The government industry is stagnant. There are few new service providers. When a new provider of government services comes into existence, it is almost always carefully constructed by existing government entities such as the United States government or the United Nations (see Iraq and Afghanistan).
In other industries, technological progress is made when entrepreneurs with ideas for beneficial innovation try them out. They either succeed and see their ideas have a large impact on their industry or they fail and their failed ideas dissapear. In government, there is no chance for this Darwinian process to play out. That is why structuralists support more entry into the government industry through vehicles like Seasteading and Charter cities.
Paul Romer is pioneering the effort to make charter cities a reality. A descriptive motto for this movement would be "Let a thousand Hong Kongs bloom". Honduras has already amended their constitution to allow for land grants for the establishment of charter cities administered by outside government agencies.

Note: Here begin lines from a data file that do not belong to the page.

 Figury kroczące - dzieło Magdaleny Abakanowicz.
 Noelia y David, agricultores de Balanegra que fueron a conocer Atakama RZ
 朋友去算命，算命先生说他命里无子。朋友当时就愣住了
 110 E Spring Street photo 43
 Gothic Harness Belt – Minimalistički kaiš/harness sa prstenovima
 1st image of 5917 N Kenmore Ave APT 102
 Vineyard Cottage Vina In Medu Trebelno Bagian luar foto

In the short term, charter cities face the barier of legitimacy. It is vital that one of the early experiments in Honduras succeed and demonstrate the value of good, agile governance. Only then can charter cities spread across the world, bringing good governance to those who badly need it.

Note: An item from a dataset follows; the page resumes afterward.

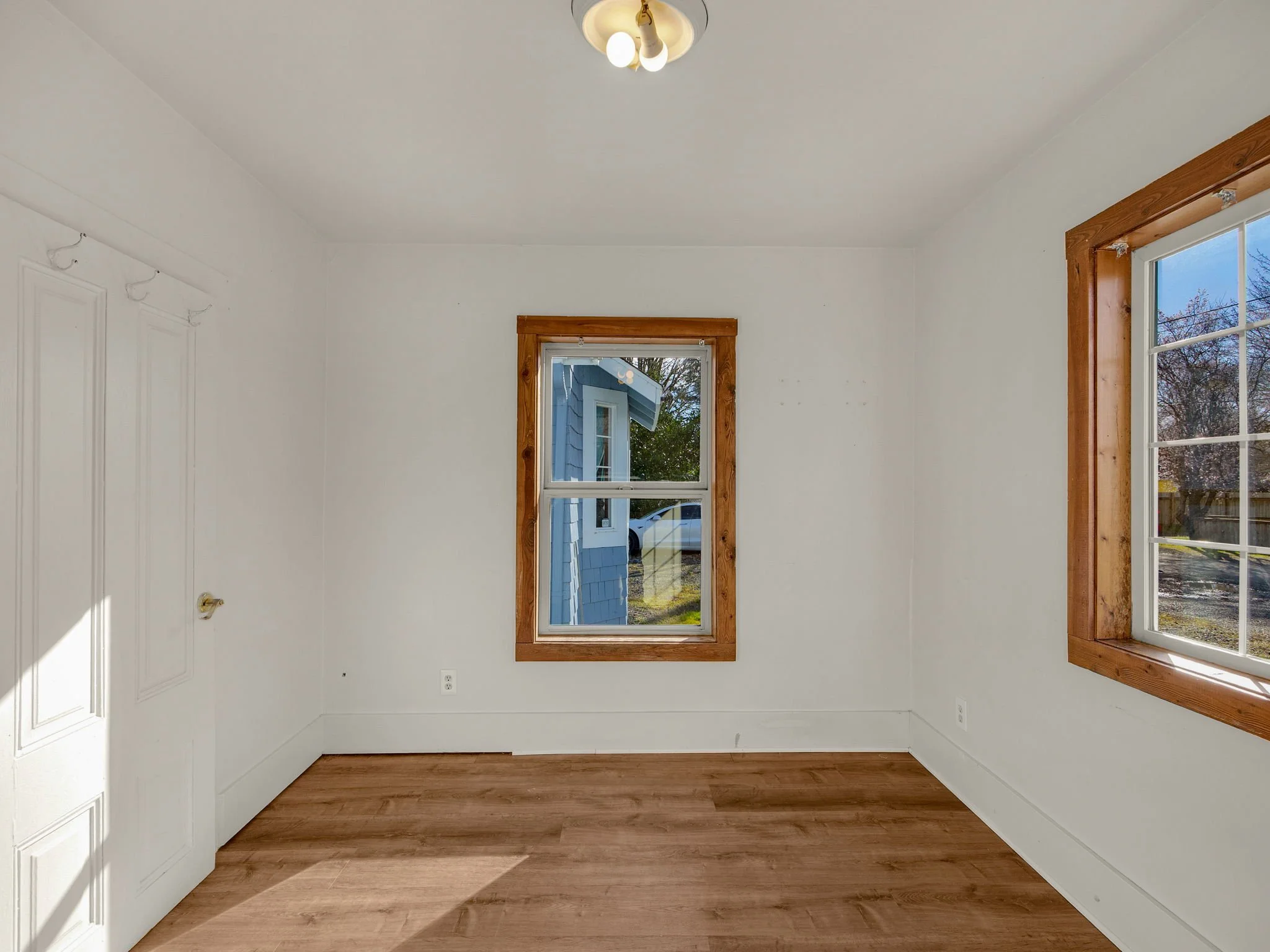 35-web-or-mls-92303 Willow Rd-35.jpg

Charter cities can bring ideas from the best systems of government today to citizens of the third world who are by and large stuck with ineffective, counter-productive governments. City-states like Hong Kong and Singapore that combine a high standard of living with some of the lowest taxes in the world provide obvious inspiration.
But charter cities can do more than spread the best systems of government we have today. They allow for entrepreneurs to push the envelope and push forward the state of the art in government technology.

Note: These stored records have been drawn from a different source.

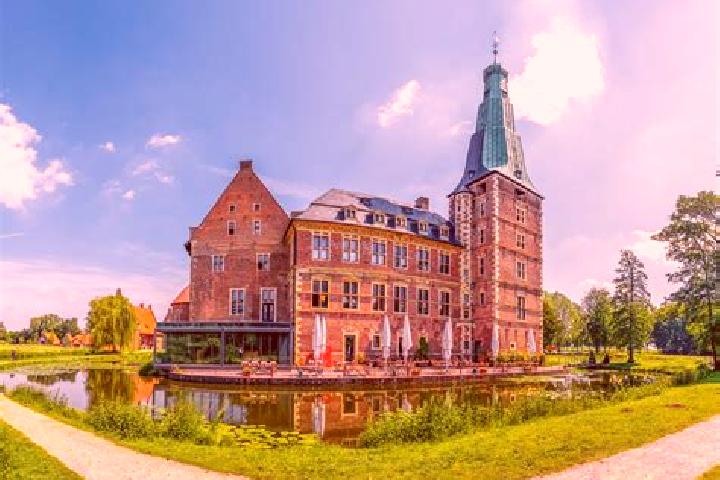 Rose, 25 — Escort in Rees, Germany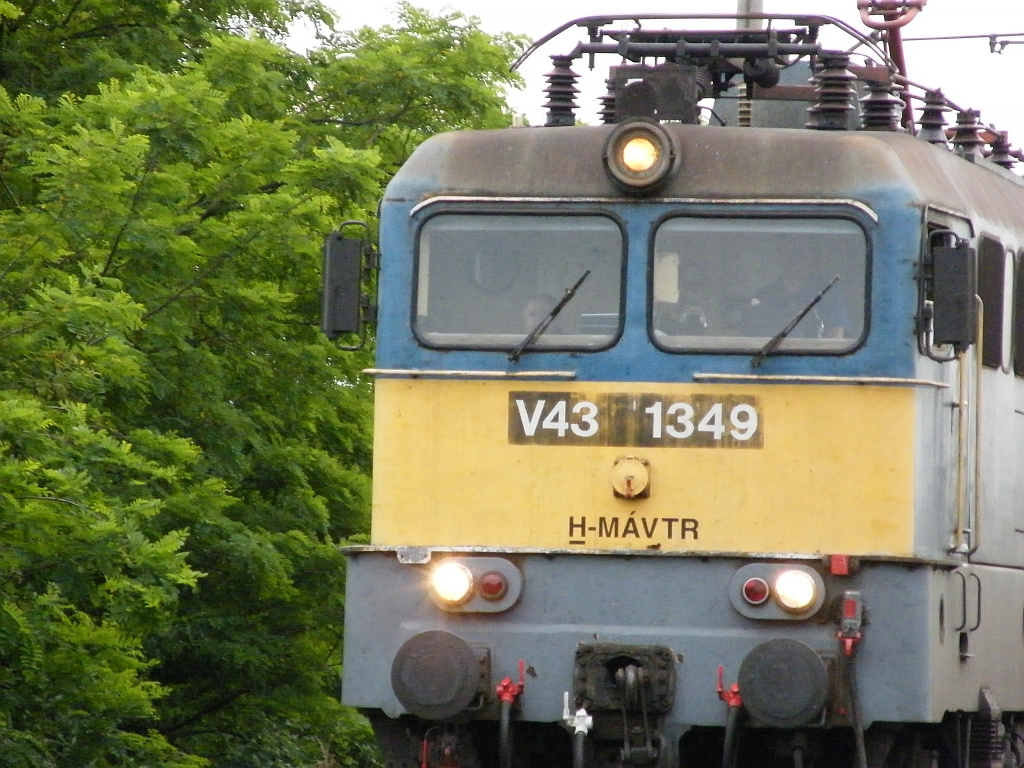 V43 1349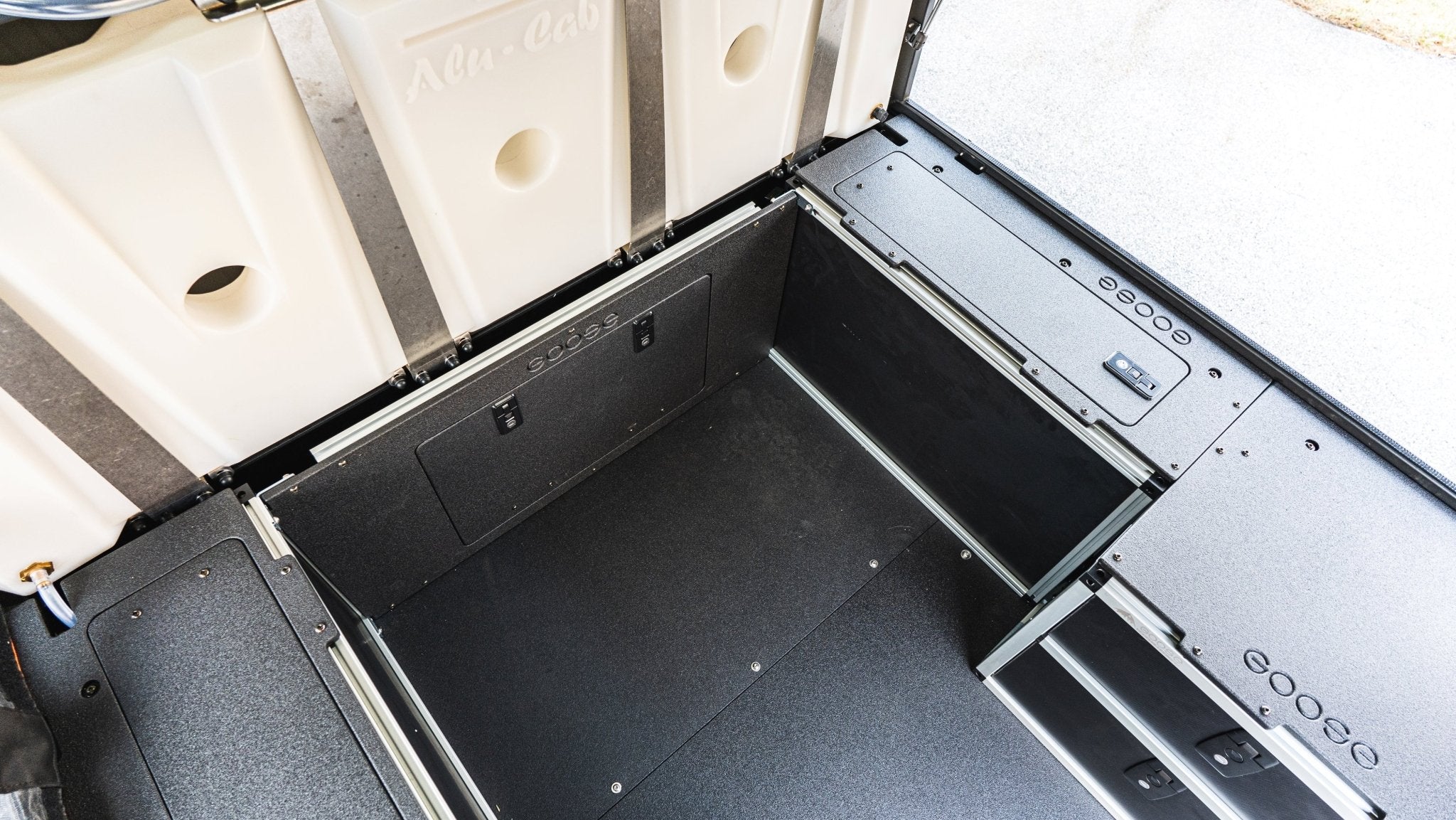 Alu-Cab Canopy Camper V2 - Ford Ranger 2019-2023 - Front Utility Module - 5' Bed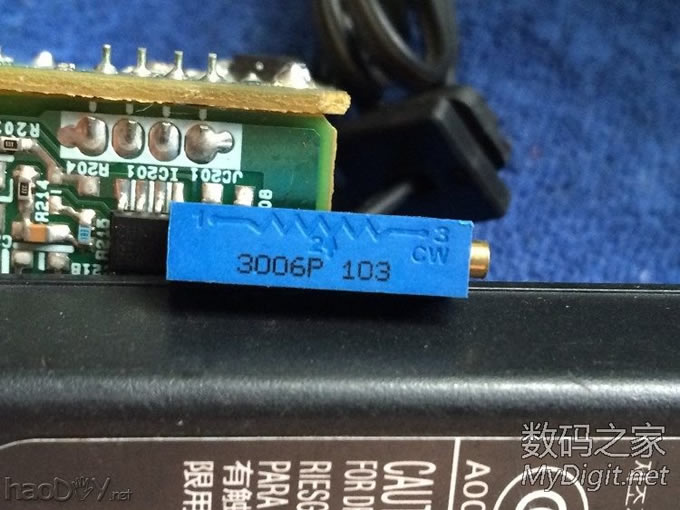 更换可调电阻让索尼AC-LM5A电源通吃所有锂电池 更换可调电阻让索尼AC-LM5A电源通吃所有锂电池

For example, one of the flaws in the American system of government is that the government judges whether or not its own actions are legal as defined by the Constitution, a clear conflict of interest! Nominally, the courts are separated from the other branches of government. But the other branches have pressured the courts from time to time. And due to the doctrine of stare decisis, bad court decisions can hold the power of law for centuries. Over time, this has led to court decisions which give the government more and more power while gradually narrowing the scope of the Constitutional limits which are supposed to protect citizens from overreaching government.
What does this have to do with charter cities? A yet to be released paper by Tom Bell convinced me that charter cities could be the first sovreign entities with truly independent judiciaries. Right now, all states provide their own courts. But a charter city can contract out the court system to one or several independent arbitration corporations. The city could publish a list of arbitrators they are willing to use, and citizens could sue the city in any of those courts. The city might still have more power to influence judges than the average citizen, but with a layer of organizational distance between the state and the courts and a system of competition, citizens might expect more fair trials on average.
So charter cities can help solve one problem that leads to long term instability in tradional states: the difficulty of precommitting to limit state power and abide by a charter. All states drift towards absolute power over time, punctuated by sudden, violent resets. Charter cities will be better at credibly binding their own hands. This will attract business investment by executives who will appreciate the stability and save the state the administrative burden of building their own court system.